Meditation and relaxation techniques reduce stress, increase focus, and create an all around happier life experience. This helps you feel grounded during the ever-changing situations that surround us. For those of you who think meditation means sitting cross legged in a garden as water ripples over rocks and bluebirds bring you tea, think again! You can practice these techniques at any time during your day to day life.
Mindfulness and relaxation take many forms, many of which you are probably doing already! The secret is to focus on the task at hand. Stay in the moment. If you happen to be cooking, then cook. Notice the food, texture, feel, smell and ritual of preparing a meal. Drink a beverage you enjoy. Try water with ice and lemon in a tall, frosty glass. How about a freshly brewed cup of your favorite flavored coffee, or maybe open that bottle of wine your friend gave you? No matter what else is going on in your life, right now you are making dinner. Breathe deep, exhale slowly, and experience the task at hand.

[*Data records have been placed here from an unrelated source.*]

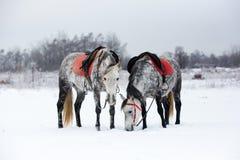 Horses on white snow. Grey horses on white snow Stock Photo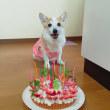 16歳誕生日(^^♪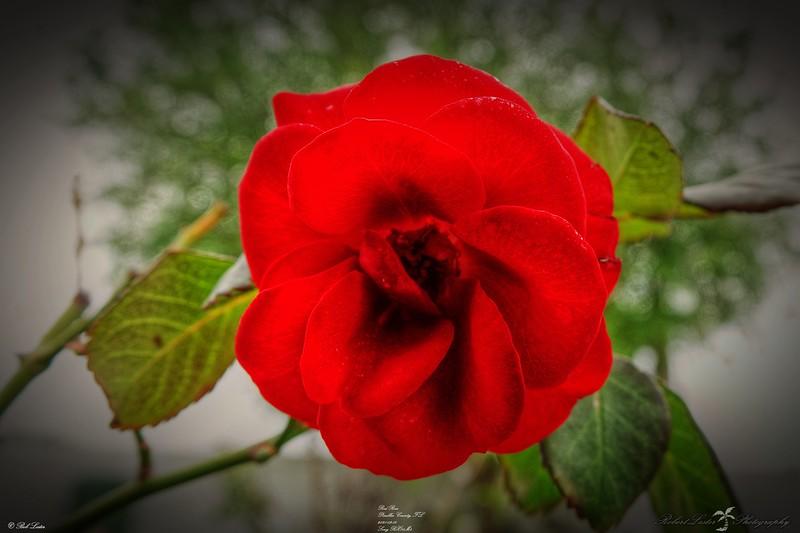 _001_red rose_03222021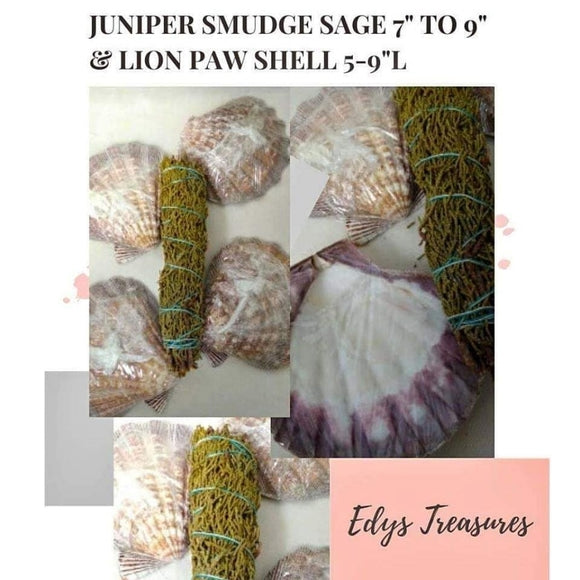 "Juniper Smudge Sage 7"" to 9"" & Lion Paw Shell 5-9"" - Edy's Treasures"
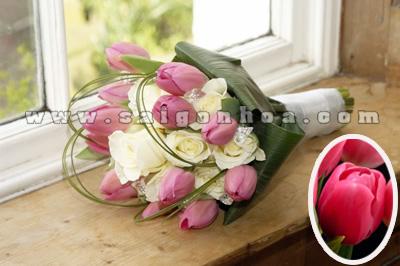 bo hoa tulip mau hong 2
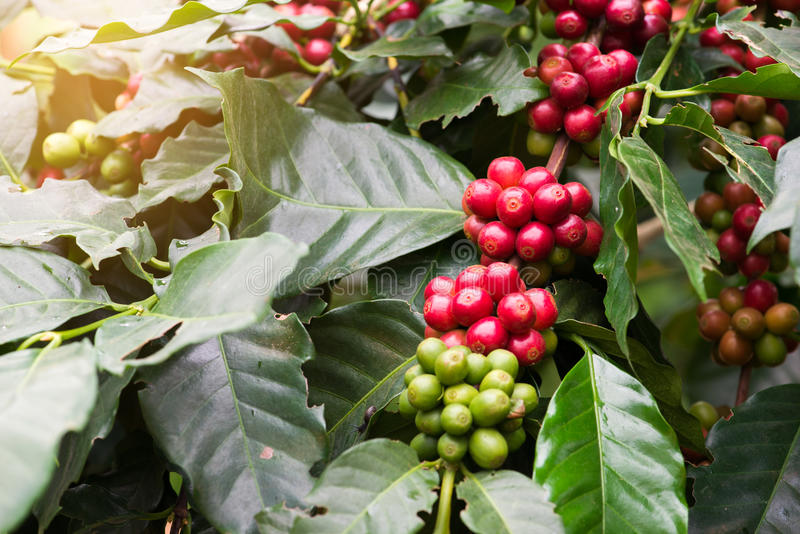 Closeup of coffee beans fruit on tree in farm stock photo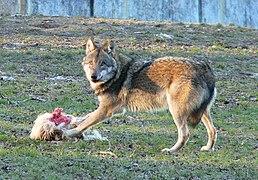 Номінативний підвид вовка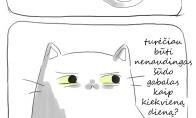 Vienintelė dilema kačių gyvenime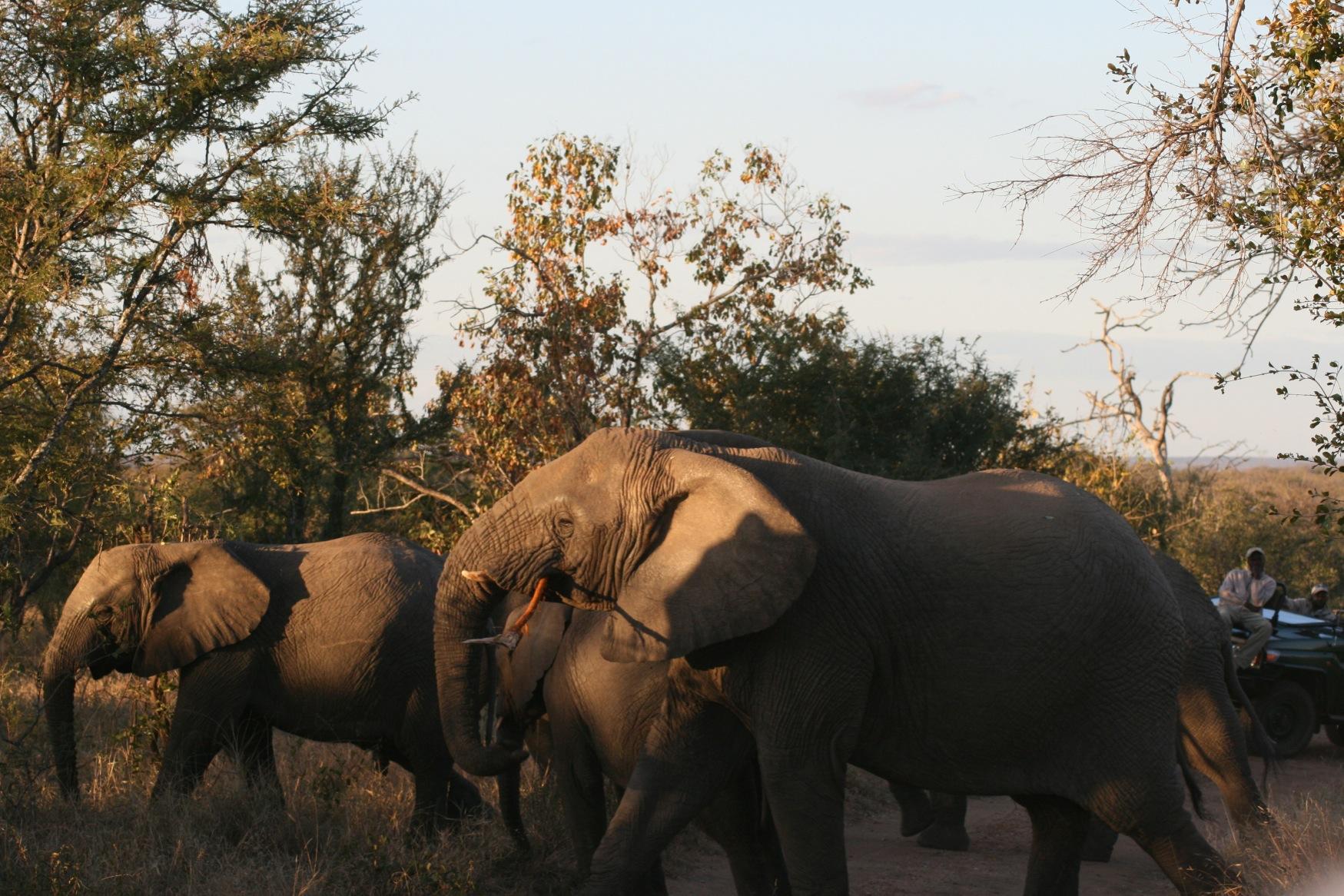 Sth Africa Elephants.jpg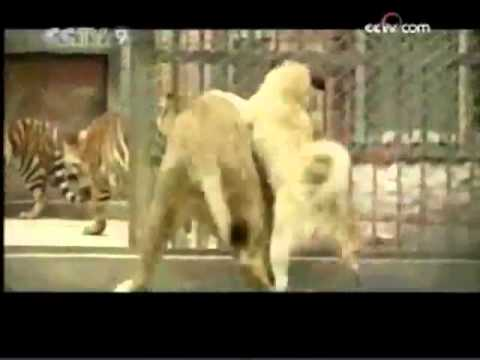Turkish Kangal Attacks Lion 2 2 Youtube Flv Youtube
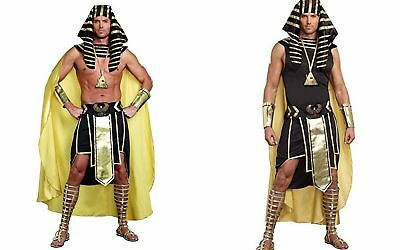 Dreamgirl King Of Egypt King Tut Ancient Adult Mens Halloween Costume 9893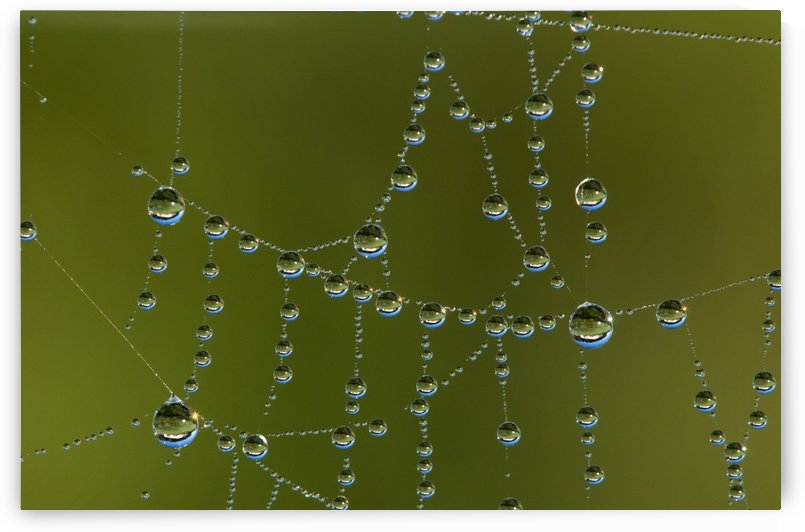 A spider's web catches dew; Astoria, Oregon, United States of America by PacificStock
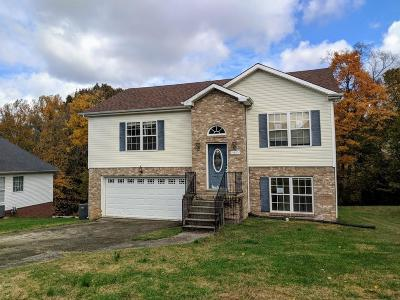 Clarksville Single Family Home For Sale: 87 West Dr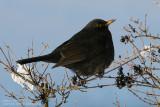 Merle noir - Blackbird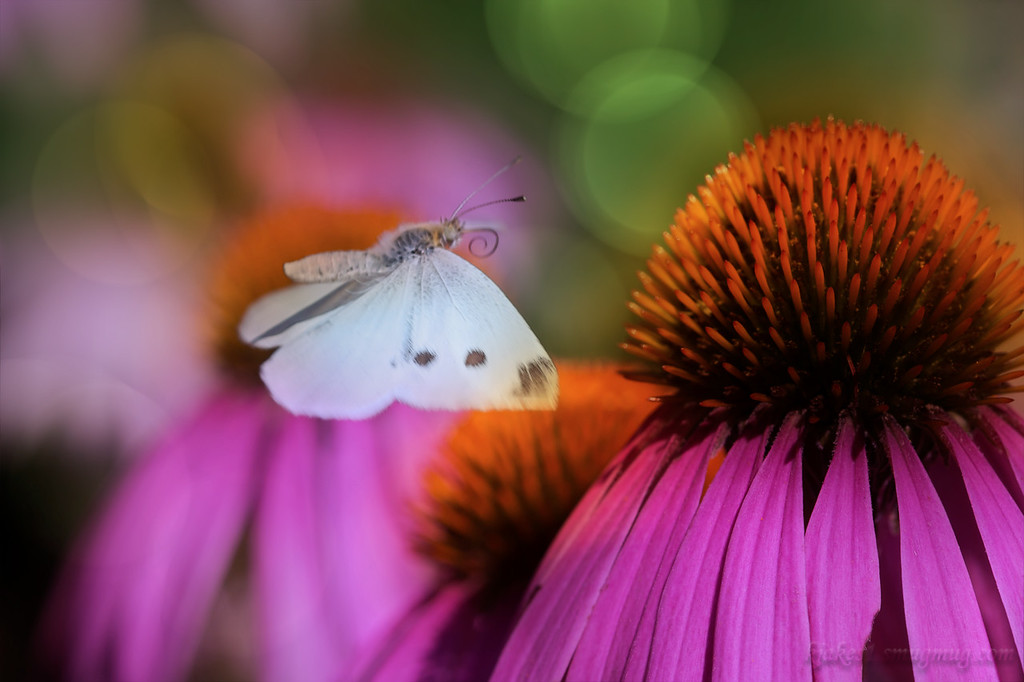 Small White Butterfly on Cone Flower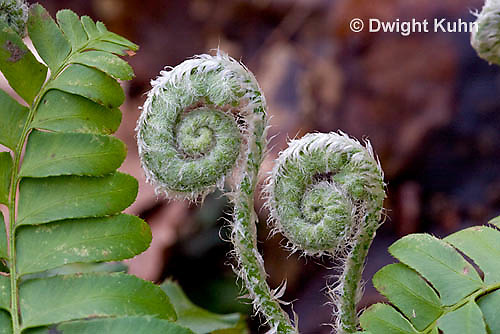FE04-504z Christmas Fern Fiddleheads emerging and unfolding, Polystichum acrostichoides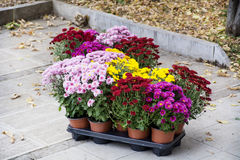 Beautiful pink and yellow pot chrysanthemums on the street Stock Photography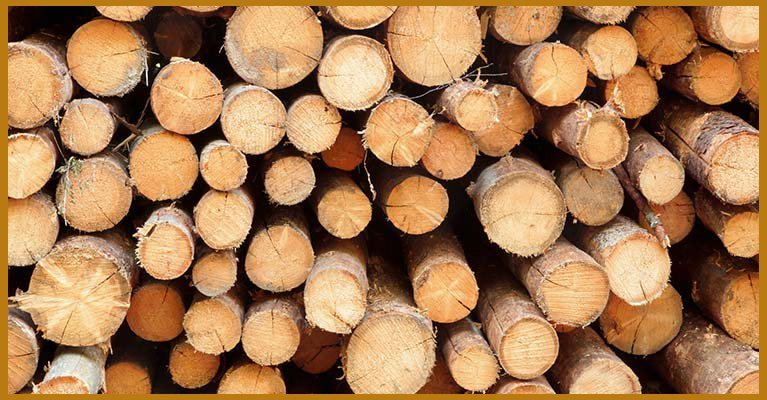 Building Supplies South West Sydney Hayters Timber And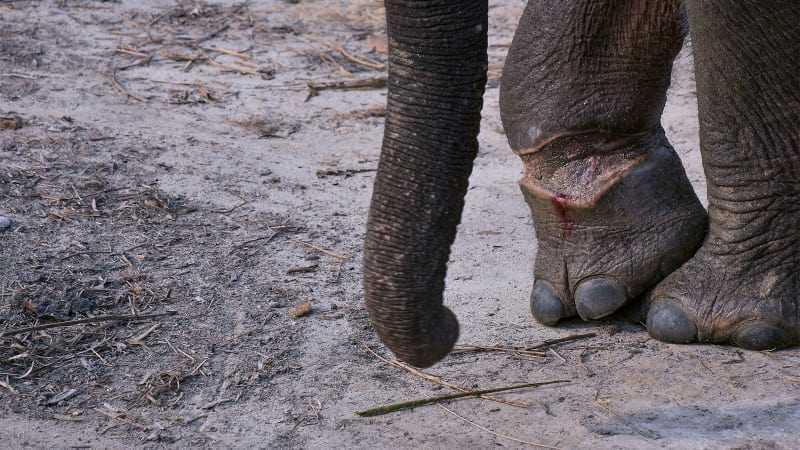 jerat gajah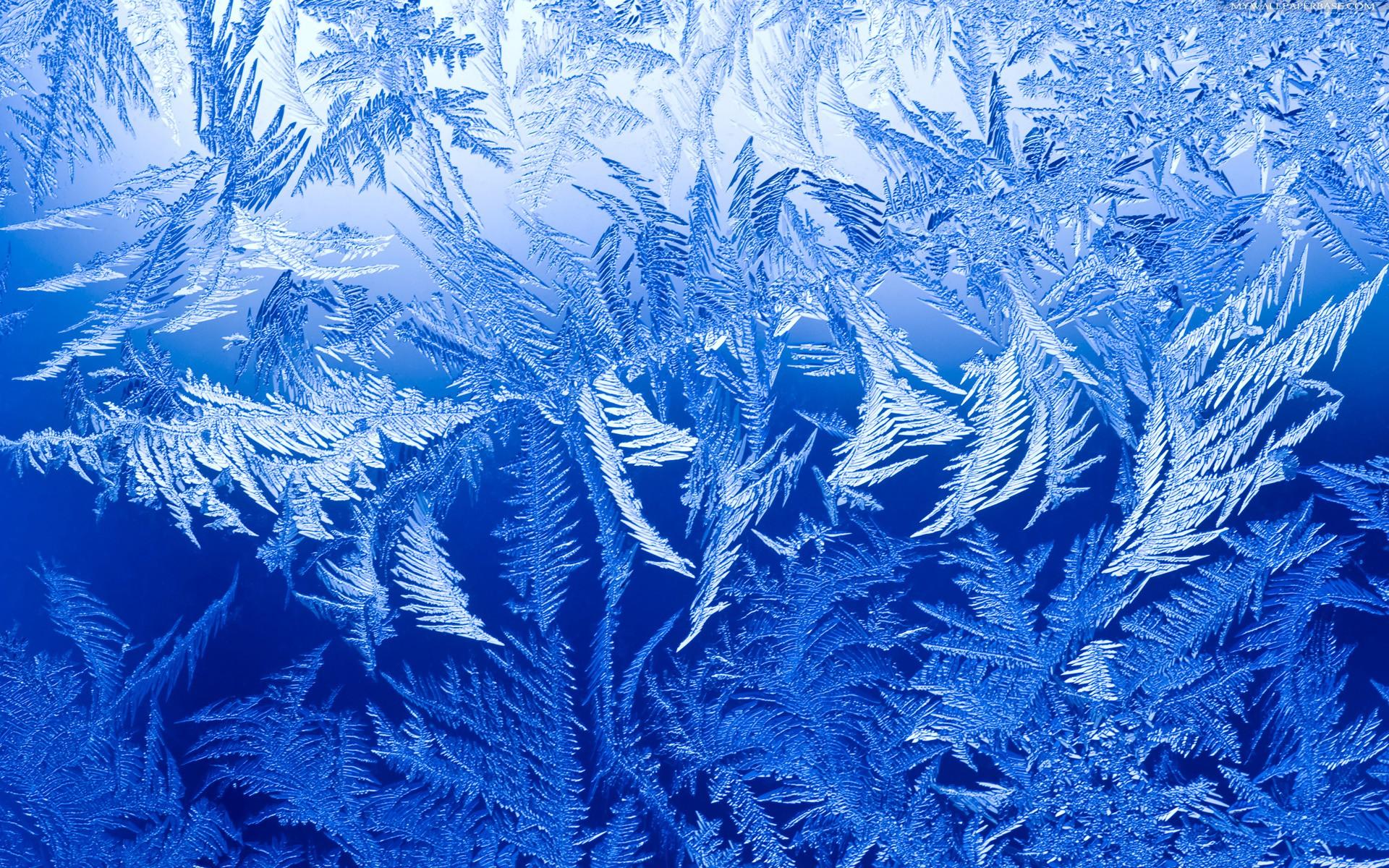 Ice #17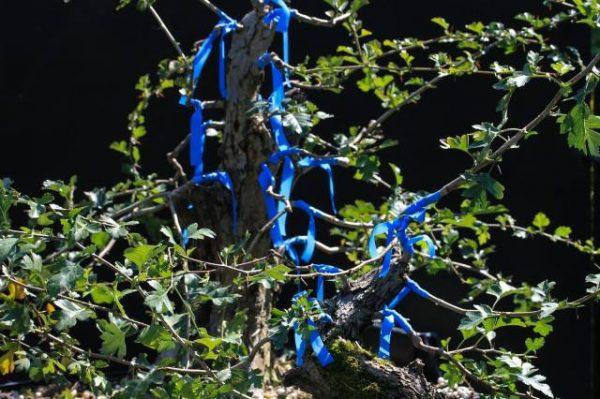 Drzewo po robocie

Do the same thing when you are driving, gardening, washing the car, walking the dog, taking an elderly parent to a doctor appointment, mailing a package, talking to your child, having a lunch break at work, grocery shopping, reading a book, watching a movie - be present in your life. Yesterday is gone, tomorrow is not today's worry, and what you are doing now deserves your attention. The quality of each moment is up to you. Practicing mindfulness in all everything you do helps you relax, enjoy and live stress free.
Stop Your Mind
When you feel yourself getting stressed, stop your mind. State specifically what you are feeling, but do not use the word stress. "I am feeling ___________ (rushed, pressured, angry, exhausted, taken for granted, unprepared, disinterested, afraid, sad, paranoid, unloved, run down)." Once you identify the feeling, you can move forward with a plan of action instead of feeling stressed. If you feel sad, what will cheer you up? If you are bored, how can you have fun? Practice sitting with your feelings and finding ways to meet your emotional needs in nonsmoking ways. That way, you will not feel stressed or crave a cigarette.
Count Your Blessings
Last but not least: count your blessings! Focus on the positive aspects of your life. What was fun today? What went right today? Relax, stay in the here and now and celebrate your awesome quit.
Vikki Q CTTS-M
Master Certified Tobacco Treatment Specialist
Stress is the most commonly reported relapse trigger among new and long term quitters. Stress happens to everyone, but how you manage it can literally save your quit, and your life!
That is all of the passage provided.